Let’s begin our journey into the exploration of the Hebrew Word Calamity.


Calamity in Hebrew is spelled Aleph, Yood, Dalet.


Pictorial Meaning of Calamity 

The first letter in the Hebrew word CALAMITY is ALEPH  Aleph is pictured as an OX.  The Ox is the picture of the Strong Leader. The First, the head of the family and it is also often the one letter that stands for God the Father.  God is the Strong Leader, The First, the One who has no beginning but has begun all things.

The Second letter in the Hebrew word Calamity is YOOD. Yood  is the picture of a Hand.  It is a hand that is at work and very often at work doing a Mighty Deed that accomplishes a divine purpose.

* [REQUIRED TASK A] Repeat the records word for word, starting at the line that contains "From the green" and ending at the end of the records.

Questions about scenes in images

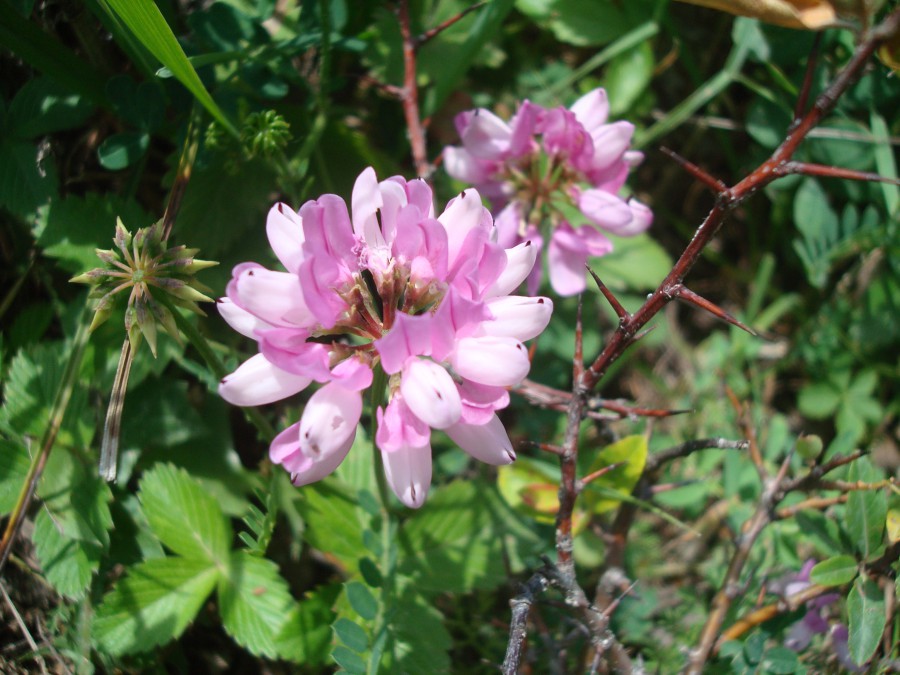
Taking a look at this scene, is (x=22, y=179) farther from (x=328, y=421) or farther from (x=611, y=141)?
(x=611, y=141)

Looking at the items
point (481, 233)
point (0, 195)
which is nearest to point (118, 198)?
point (0, 195)

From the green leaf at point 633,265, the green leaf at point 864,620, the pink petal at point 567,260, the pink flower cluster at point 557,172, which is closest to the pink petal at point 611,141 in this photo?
the pink flower cluster at point 557,172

* [REQUIRED TASK B] List the Hebrew letters that the passage on the word Calamity gives as its spelling.

* [EXERCISE RESPONSE A]
From the green leaf at point 633,265, the green leaf at point 864,620, the pink petal at point 567,260, the pink flower cluster at point 557,172, which is closest to the pink petal at point 611,141 in this photo?
the pink flower cluster at point 557,172

* [EXERCISE RESPONSE B] Aleph, Yood, Dalet